Southland Tales
Writer-director Richard Kelly is an odd bird to get a hold of artistically speaking. On the basis of his two feature films- this one and the 2001 cult phenomenon “Donnie Darko” (loved by many, merely admired by me)- he strikes me as an odd melding of David Lynchian surrealism and Stanley Kubrickian alienation. It’s an intriguing combination that did stick out in the memory after watching “Donnie Darko,” but with “Southland Tales,” Kelly’s focus is disjointed as his film continues on for a punishing 144 minutes that taxes your patience even as you sit on the brink of becoming fully immersed in his world.
Instead of suburban middle America, Kelly’s alienating universe is 2008 Los Angeles, which serves as a microcosm of a country on the brink of chaos. After two nuclear blasts in Texas in 2005, the government has locked down the borders not just between countries but states, requiring inter-state travel passports for a citizenry in anarchy. War has stretched further into the Middle East, the Patriot Act has been tightening the noose around Americans further, the internet is now tightly monitored by the government by a right-wing think tank known as IDENT (whose head is played by Miranda Richardson, given nothing to do but sit in a chair, watch several different streams of channels, and bark the occasional command to kill), oil is now such a rarity, and alternatives are so scarce in California, that the government’s bright light of hope for citizens is in an energy source known as Fluid Karma, created by a scientist (Wallace Shawn, with his distinctive voice and spin on a character undermined by a truly hideous outwardly appearance that looks like a characature of such a character) in league with the controlling Republican party.

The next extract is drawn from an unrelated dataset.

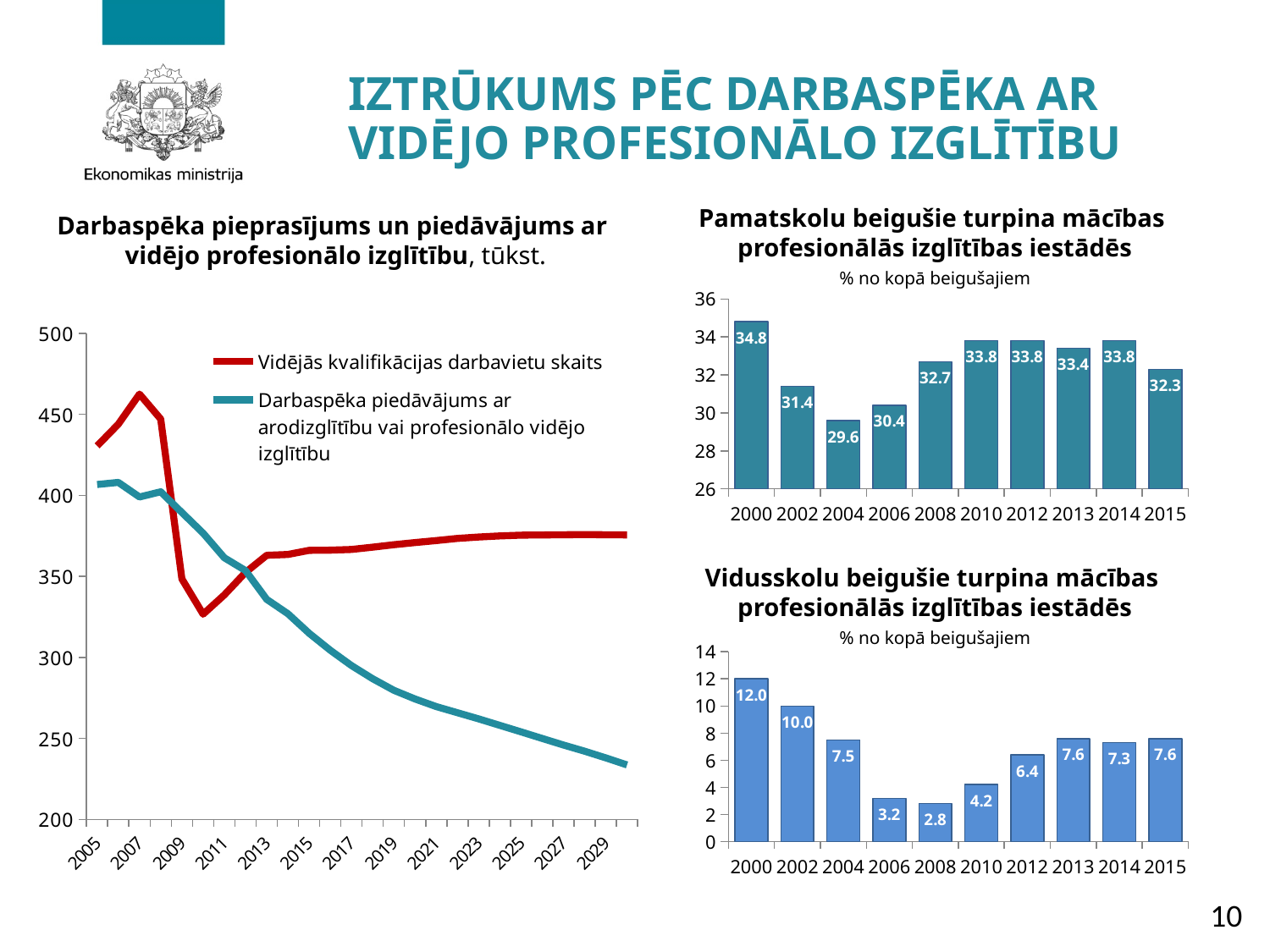
In the chart 'Vidusskolu beigušie turpina mācības profesionālās izglītības iestādēs', which year has the highest value? 2000 In the chart 'Pamatskolu beigušie turpina mācības profesionālās izglītības iestādēs', what is the difference between the values for 2000 and 2015? 2.5 In the chart 'Pamatskolu beigušie turpina mācības profesionālās izglītības iestādēs', what is the value for 2000? 34.8 In the chart 'Pamatskolu beigušie turpina mācības profesionālās izglītības iestādēs', how many years are shown on the x axis? 10 In the chart 'Vidusskolu beigušie turpina mācības profesionālās izglītības iestādēs', what is the value for 2008? 2.8 In the chart 'Pamatskolu beigušie turpina mācības profesionālās izglītības iestādēs', which year has the lowest value? 2004 In the chart 'Vidusskolu beigušie turpina mācības profesionālās izglītības iestādēs', what is the difference between the values for 2000 and 2002? 2.0 In the chart 'Vidusskolu beigušie turpina mācības profesionālās izglītības iestādēs', which is larger, the value for 2012 or the value for 2014? 2014 What kind of chart is 'Vidusskolu beigušie turpina mācības profesionālās izglītības iestādēs'? Bar chart In the line chart 'Darbaspēka pieprasījums un piedāvājums ar vidējo profesionālo izglītību', how many series does the legend list? 2 In the line chart 'Darbaspēka pieprasījums un piedāvājums ar vidējo profesionālo izglītību', does the 'Darbaspēka piedāvājums ar arodizglītību vai profesionālo vidējo izglītību' series rise or fall from 2013 to 2029? fall In the line chart 'Darbaspēka pieprasījums un piedāvājums ar vidējo profesionālo izglītību', is the value of 'Darbaspēka piedāvājums ar arodizglītību vai profesionālo vidējo izglītību' in 2029 greater or less than 250? less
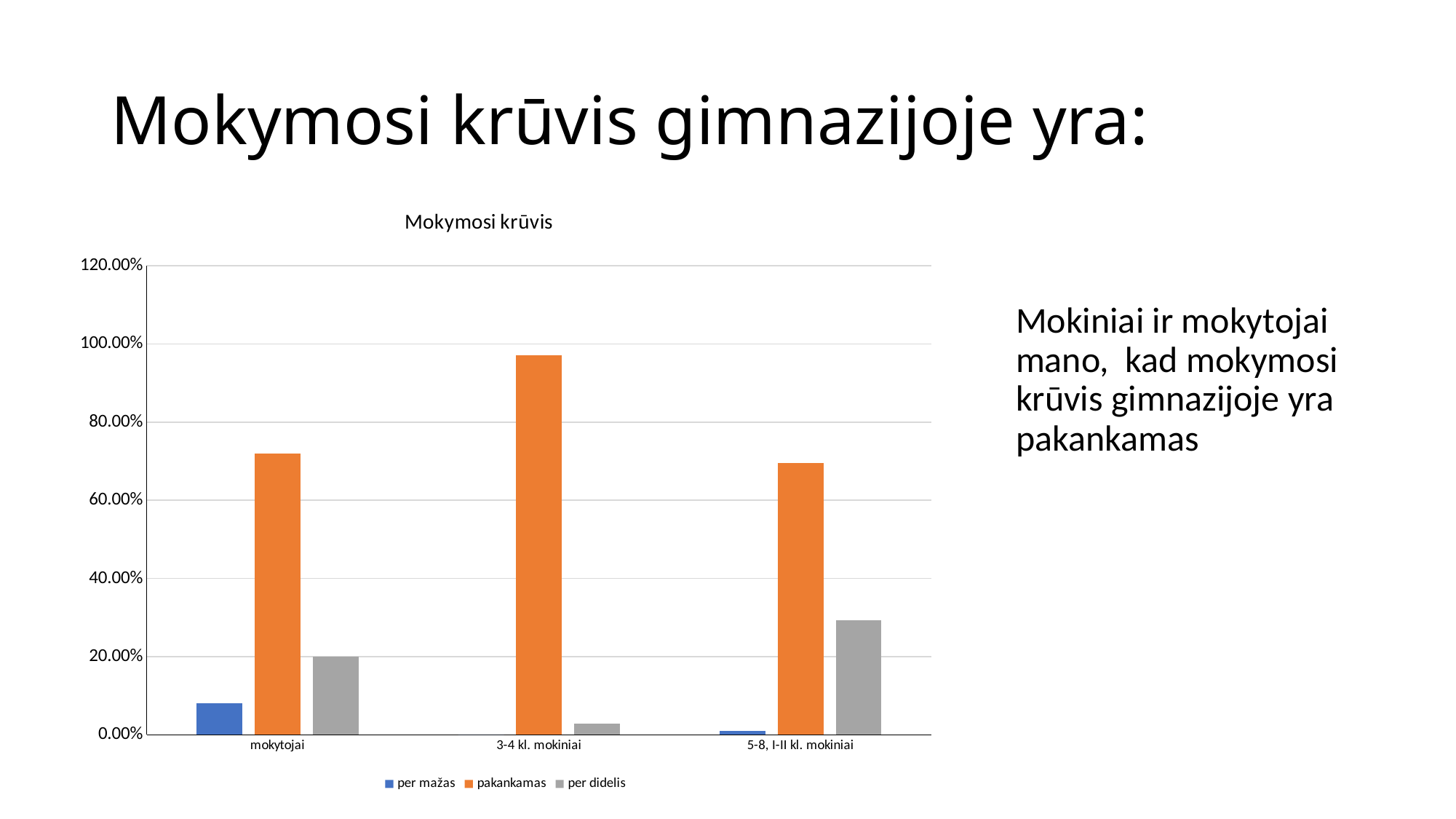
Which category has the highest value for the 'pakankamas' series? 3-4 kl. mokiniai Is the 'per didelis' value for '5-8, I-II kl. mokiniai' greater or less than 20.00%? greater How many categories are shown on the x axis of the chart? 3 Which is larger: the 'per mažas' value for 'mokytojai' or for '5-8, I-II kl. mokiniai'? mokytojai For the 'mokytojai' category, which series has the highest value? pakankamas How many series does the chart legend list? 3 Which category has the lowest value for the 'per didelis' series? 3-4 kl. mokiniai Which series is represented by the orange bars in the chart? pakankamas Which category has the highest value for the 'per didelis' series? 5-8, I-II kl. mokiniai What kind of chart is shown on the slide? bar chart Is the 'pakankamas' value for '3-4 kl. mokiniai' greater or less than 80.00%? greater What is the title of the chart? Mokymosi krūvis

The upcoming election is a heated one; the last thing Republicans want is victory for the left, where extremists are throughout California as a part of a movement known as neo-Marxism. But things aren’t smooth sailing for the party; their big-name action star backer Boxer Santaros (Dwayne “The Rock” Johnson)- married to the Vice Presidential-hopefuls bitchy daughter (Mandy Moore)- has gone underground with a bout of amnesia after seeming to be abducted by neo-Marxist sympathizers. He’s next found hiding out with pop culture porn star Kyrsta Now (Sarah Michelle Gellar), a feminist crusader whose popularity is crystalized in support of Proposition 69.
To continue on in hopes of explaining this plot would take another few paragraphs. The important thing to know is that Seann William Scott plays two brothers, one a police officer being held captive by the neo-Marxists, the other a twin in league with the neo-Marxists- both brothers hold the key to the end of the world- and Justin Timberlake is Pilot Abilene, a Gulf War veteran who provides the mood-setting narration for the film. But there’s oh so much to tell.
I’ll let the film do that job; even when it doesn’t make a lick of sense, it can do better with summing things up than I ever could. Kelly’s mosaic of characters feels like a Tarantino or Altman film as directed by David Lynch. By the time the film ends, you’ll likely fall on your face trying to make sense of it all. Don’t bother. Kelly isn’t so much interested in telling a story as capturing a mood of anxiety and the time-capsule of America post-9/11. Though no reference is directly made to the event, it’s specter haunts every frame of the film and the story itself, which is an odd combination of dark comedy, political satire, social commentary, and surreal thriller. It’s this feeling of unease (punctuated by the evocative, must-own score by Moby) that makes “Southland Tales” so compulsively fascinating to watch even when the incoherence in the story keeps your finger on the button to eject the DVD.
Because of its’ emphasis on mood over story and character, the performances are difficult to rate in a usual fashion. It should be said that all the actors- from stars like Gellar, Johnson, and Scott to bit players like Amy Phoeler, Jon Lovitz, and an unrecognizable Kevin Smith as a master hacker- embody their characters believably and keep you interested in where things will lead for each even when you don’t feel like you should care anymore. I enjoyed every performance on an aesthetic level, although I hardly feel like anyone’s doing their best work.
Watching the film, with its’ apocalyptic vision of the near-future, I couldn’t help but be reminded of Kathryn Bigelow’s underrated 1995 thriller “Strange Days,” written by James Cameron and Jay Cocks. It tells a similar story of politics and paranoia in the days and hours leading up to New Year’s Day 2000. Say what you will about the film, it’s visceral storytelling and passion drove you to a place such films rarely take you. Richard Kelly’s dares for a similar atmosphere with “Southland Tales,” which is certainly a visionary and uncompromising film of a society headed towards self-destruction. But while he has all of the ingredients for such a heady work of art, hubris and ho-hum storytelling sense keeps the film on a level of failed experiment.